There is also a wealth of satellite data available, with the clear benefit that images require no field visits or manpower to acquire. The Sentinel-2 satellite for example has a revisit time of around 3 days in the UK, with a 10-metre resolution sufficient for field-scale analysis and predictions. Whilst true-colour images like those captured by a camera can give some indication abut crop health and growth stage, multispectral canopy reflectance indices are more insightful. Vegetation indices like NDRE and NDVI can be used to measure the ‘greenness’ of a crop and give valuable information into its growth stage and yield potential. The ability to ‘see’ a crop and make visual assessments is the most effective way of assessing its development, and using satellite data will allow a more detailed look, albeit from space.

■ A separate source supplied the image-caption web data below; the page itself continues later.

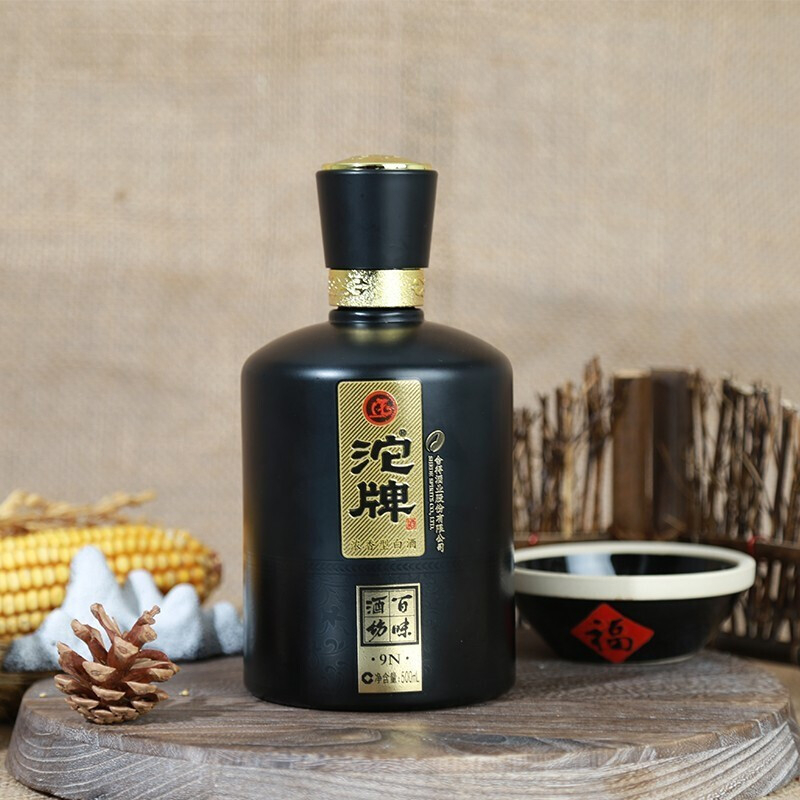 四川沱牌百味酒坊9N口感濃香型52度白酒500ml單瓶裝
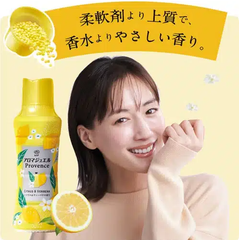 Viên xả vải P&G Flora & Blossom 420ml - dịu nhẹ, lưu hương lâu - nội địa Nhật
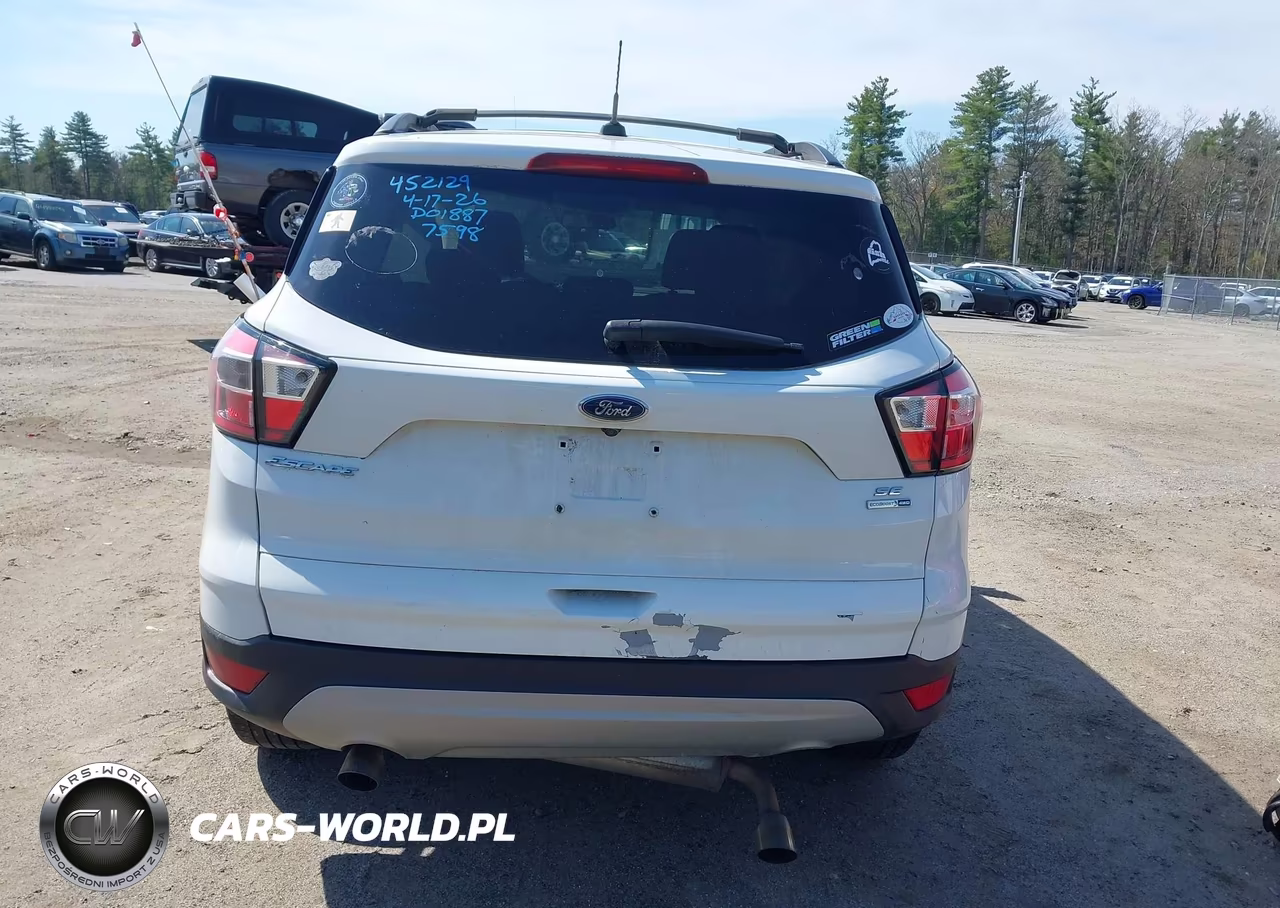 2017 Ford Escape Se VIN:1FMCU9GD8HUD01887 - 18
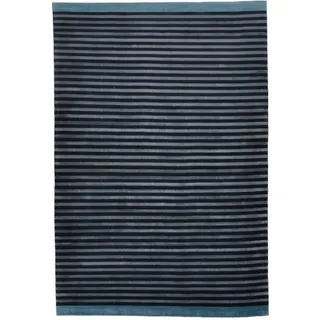 THEKO Miami Handwebteppich 190 x 290 cm Blau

In model training and testing, estimated harvest dates were generated with a mean absolute error of 0.98 days, whilst average error of yield predictions was 0.77 t/ha. These results are promising, and with estimations able to be generated over a week in advance of harvest, indicate the models have many potential benefits. The models were also tested in real time across Humberside and Yorkshire with Birds Eye during the 2021 vining season, and showed a good ability to predict the higher-than-average yields that were seen across the UK last year.
Long term trends of course cannot be ignored. Against a backdrop of rising global temperatures and increasingly frequent extreme and adverse weather events, it is essential that the prediction models are flexible enough to account for gradual changes and adjust estimations as a result. The aim is for the models to be dynamic; incorporating new data year by year, ultimately increasing their accuracy as time goes on.
The resultant models will eventually be available through the PGRO website, giving grower groups equal access and equal benefit to greater planning power.
Leah Howells – KTP Associate with the University of Nottingham
In addition, Leah has written an article which appears on p.12 of The Vegetable Magazine (Winter 2021/22).